BigSnarf blog

Infosec FTW

Monthly Archives: January 2013

The emergence of a new security role – Security Data Analytics Engineer

Screen Shot 2013-01-30 at 7.23.46 PM

Security Data Analytics Engineer shall be responsible for carrying out engineering tasks to deliver a clustered computing environment.  The engineer shall design and build large-scale security data analytics platforms, using open source software and tools, Cloud based tools and COTS technologies.
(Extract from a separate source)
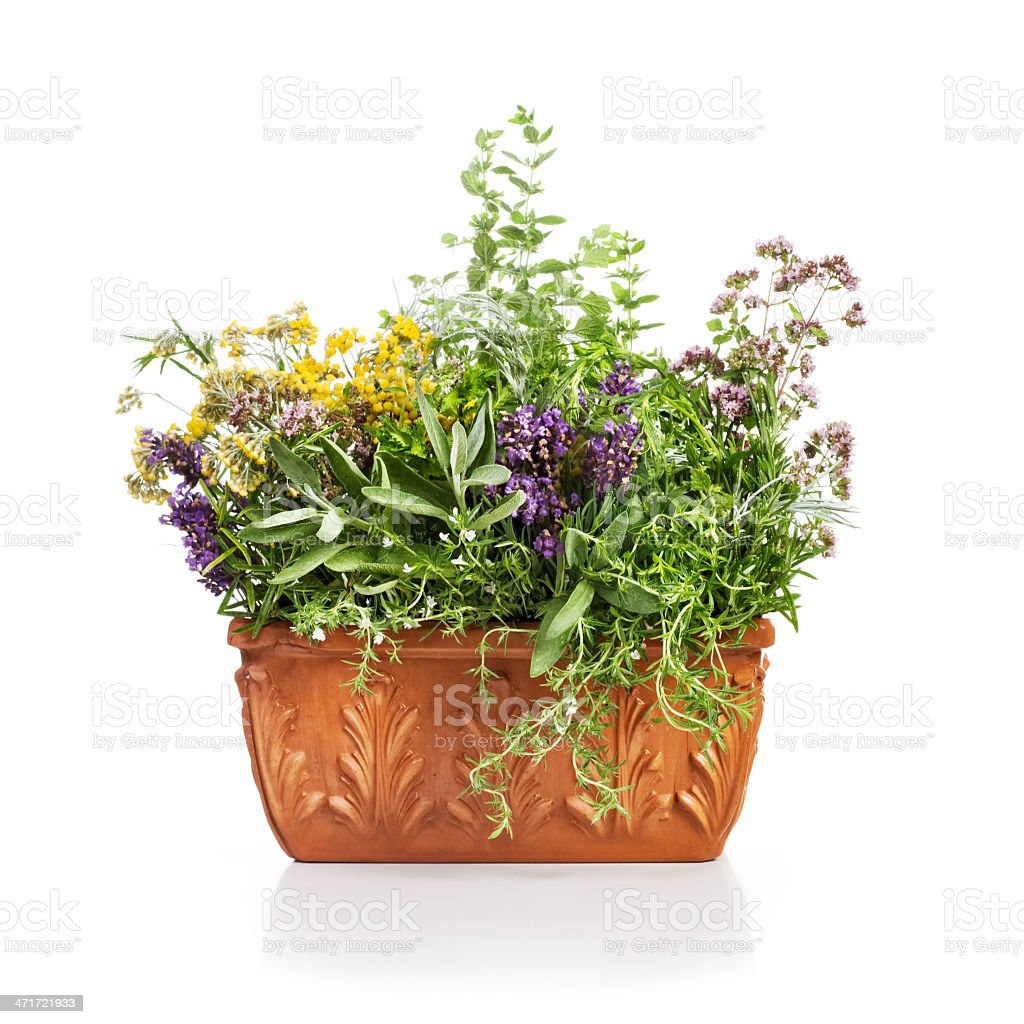 Flowering Herbs stock photo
The engineer shall establish a security data analytics system that produces manageable, actionable intelligence from massive streams of a structured and semi-structured security data.

This is a broad engineering role which requires years of defensive security experience, automating data feeds from different sources, and encompasses building of the core frameworks and platforms to deal with the complexities of ingesting, storing, and manipulating masses of data in real-time.

This engineering role will research and analyse large volumes of data by applying advanced analytical tools and methodologies, build data analytic pipelines, build data processing pipelines, and drive analytical reports to security analysts and investigators for situational awareness.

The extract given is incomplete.